[WHAT TO PRODUCE]: Copy each line of the listing below exactly, leaving the pictures out of your answer.

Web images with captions
+===+

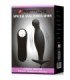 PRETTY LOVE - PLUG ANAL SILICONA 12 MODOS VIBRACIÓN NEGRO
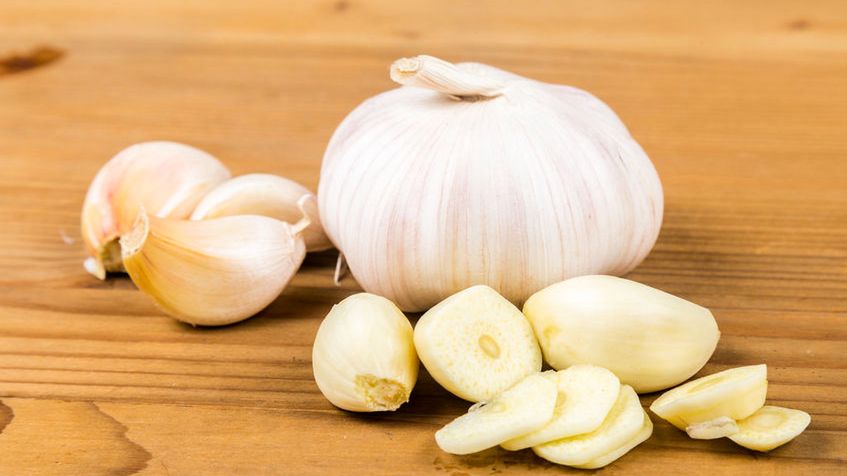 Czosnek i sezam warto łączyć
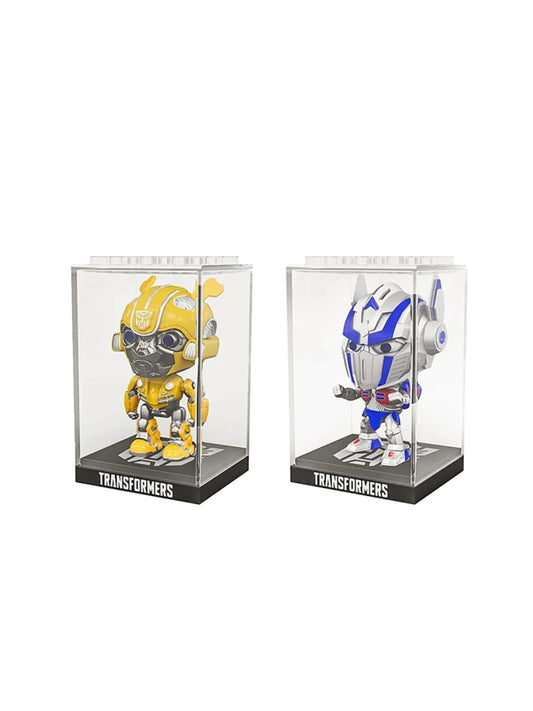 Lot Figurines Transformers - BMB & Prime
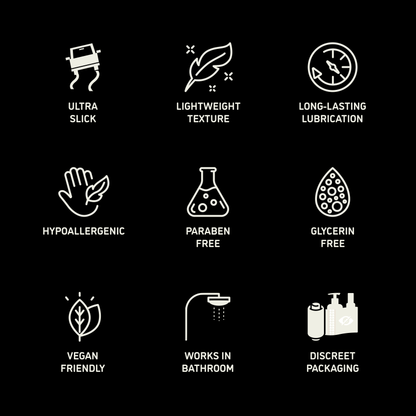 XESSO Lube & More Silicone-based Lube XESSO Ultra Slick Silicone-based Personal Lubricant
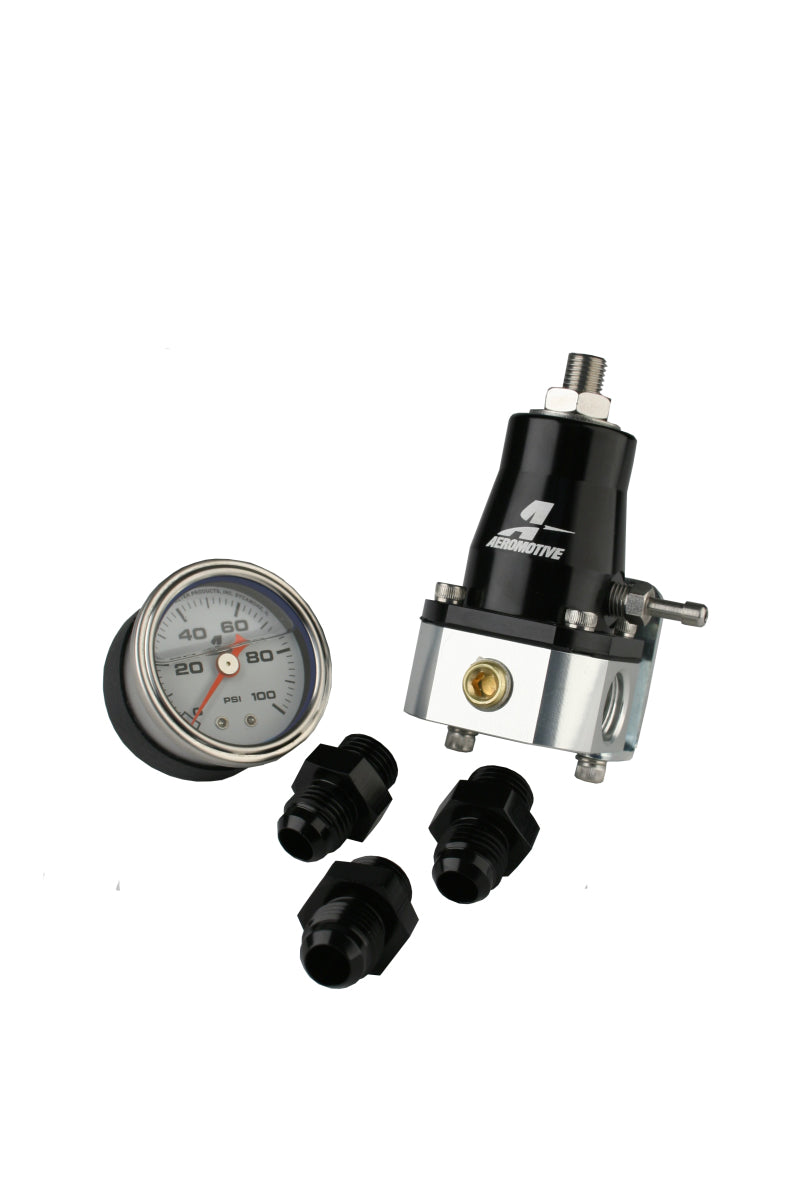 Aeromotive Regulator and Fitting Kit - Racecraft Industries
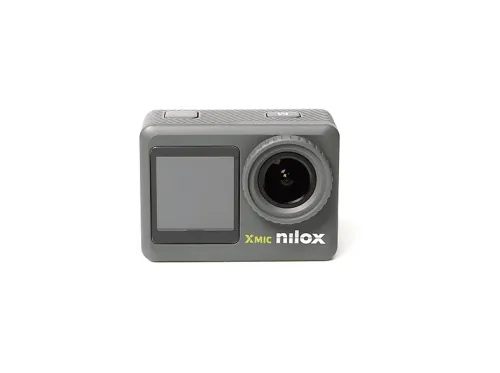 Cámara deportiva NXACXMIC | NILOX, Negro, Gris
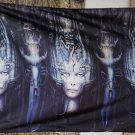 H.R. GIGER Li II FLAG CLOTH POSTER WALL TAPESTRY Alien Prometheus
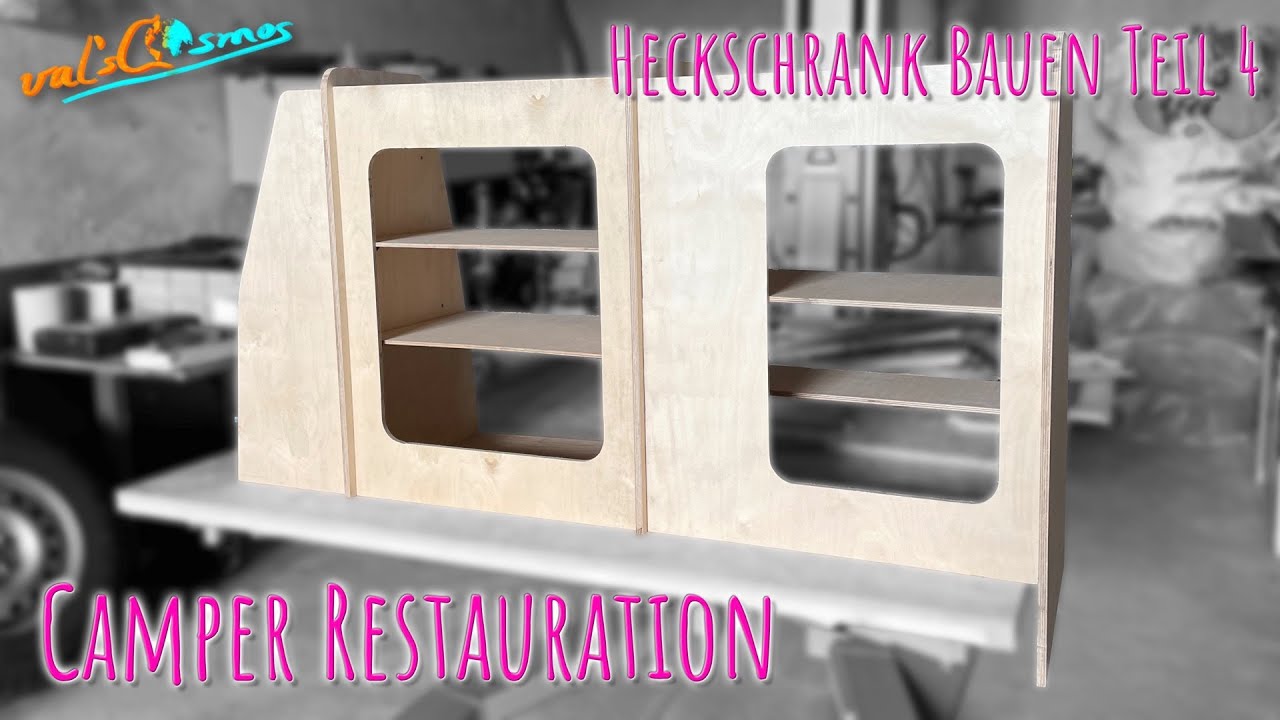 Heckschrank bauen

+===+

[TASK OUTPUT]:
 PRETTY LOVE - PLUG ANAL SILICONA 12 MODOS VIBRACIÓN NEGRO
 Czosnek i sezam warto łączyć
 Lot Figurines Transformers - BMB & Prime
 XESSO Lube & More Silicone-based Lube XESSO Ultra Slick Silicone-based Personal Lubricant
 Aeromotive Regulator and Fitting Kit - Racecraft Industries
 Cámara deportiva NXACXMIC | NILOX, Negro, Gris
 H.R. GIGER Li II FLAG CLOTH POSTER WALL TAPESTRY Alien Prometheus
 Heckschrank bauen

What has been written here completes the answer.